The Giro d’Italia editions of the first half of the 1970s were dominated by Belgian riders. Not merely because of Eddy Merckx’s supremacy, but also because the Flemish sprinters represented the elite of the world’s fast wheels. They would win an average of nine or ten stages in every edition, almost half.

Let us tell you about one of those, Stage 3 of the 1974 Giro d’Italia, the Formia – Pompeii, the last time the Corsa Rosa arrived in this amazing location.

Stage win went to Patrick Sercu, who overtook Giacinto Santambrogio and team-mate and fellow Belgian Roger De Vlaeminck shortly before the finish line. The Maglia Rosa was being worn by another Belgian, Wilfried Reybrouck, completing the Flamish domination. The latter experienced a very short but intense Giro, as he won the opening stage, wore the Maglia Rosa for two days and on the third day went out of time and was forced to pull out of the race.

Sercu was one of those racers who could not possibly exist in modern cycling: all power and muscle. He was a great pistard, world champion in the sprint and Olympic champion in the stationary KM, but his favourite ground was six-day races, where he earned 88 victories and the well-deserved nickname “The King of the Six Days”. To this he added 13 stage victories in the Giro and 7 in the Tour de France, all sprints of course.

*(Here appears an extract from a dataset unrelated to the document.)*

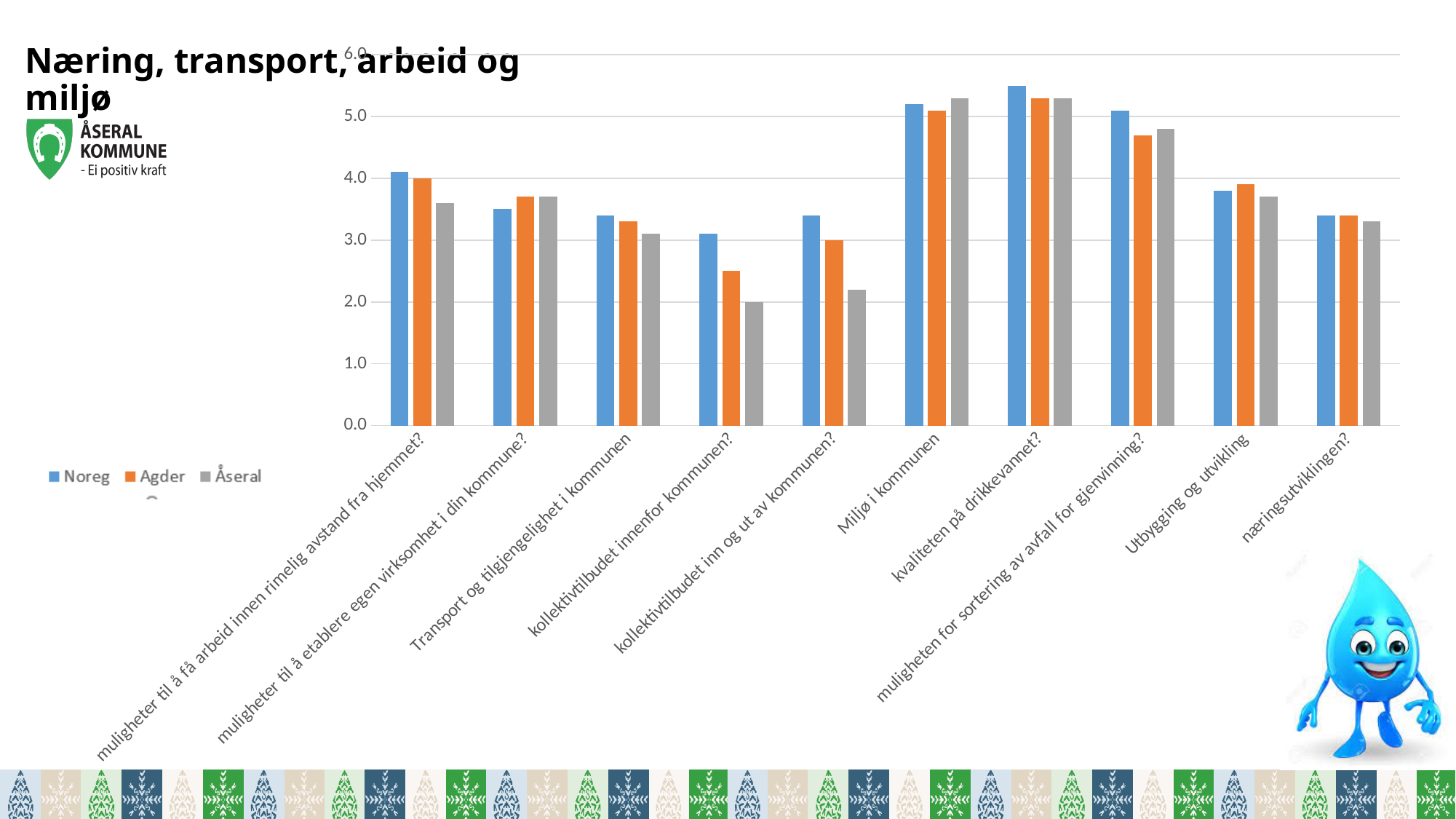
What kind of chart is shown on the slide? bar chart In the category "kollektivtilbudet innenfor kommunen?", which is larger, the Noreg value or the Åseral value? Noreg How many series does the legend list? 3 Which series is shown in orange in the legend? Agder What is the value for Åseral in the category "kollektivtilbudet innenfor kommunen?"? 2.0 Which category has the highest Noreg bar? kvaliteten på drikkevannet? Is the value for Agder in "kollektivtilbudet innenfor kommunen?" greater or less than 3.0? less Is the value for Åseral in "muligheten for sortering av avfall for gjenvinning?" greater or less than 4.0? greater What is the value for Agder in the category "kollektivtilbudet inn og ut av kommunen?"? 3.0 In the category "muligheter til å etablere egen virksomhet i din kommune?", which is larger, the Noreg value or the Agder value? Agder How many categories are shown along the x axis? 10 Which category has the lowest Åseral bar? kollektivtilbudet innenfor kommunen?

After his first stage win in 1974 (he would go on to win two more), the Giro headed from Pompei to Sorrento and then stopped for the first rest day, on a Sunday. That was a bit of an odd choice on the part of the organisation, since it was far from customary to schedule the rest day after just three stages. The Corriere della Sera, one of Italy’s oldest and most read newspapers, interviewed a few riders to find out who agreed with that choice and who didn’t, and it turned out that Merckx, Zilioli, Bitossi and Motta were happy to rest, while Gimondi, Baronchelli and Moser would have preferred to race. The best answer, however, came from Marino Basso: “Normally, I would have been against it, but you can’t say no to a nice trip to Capri”.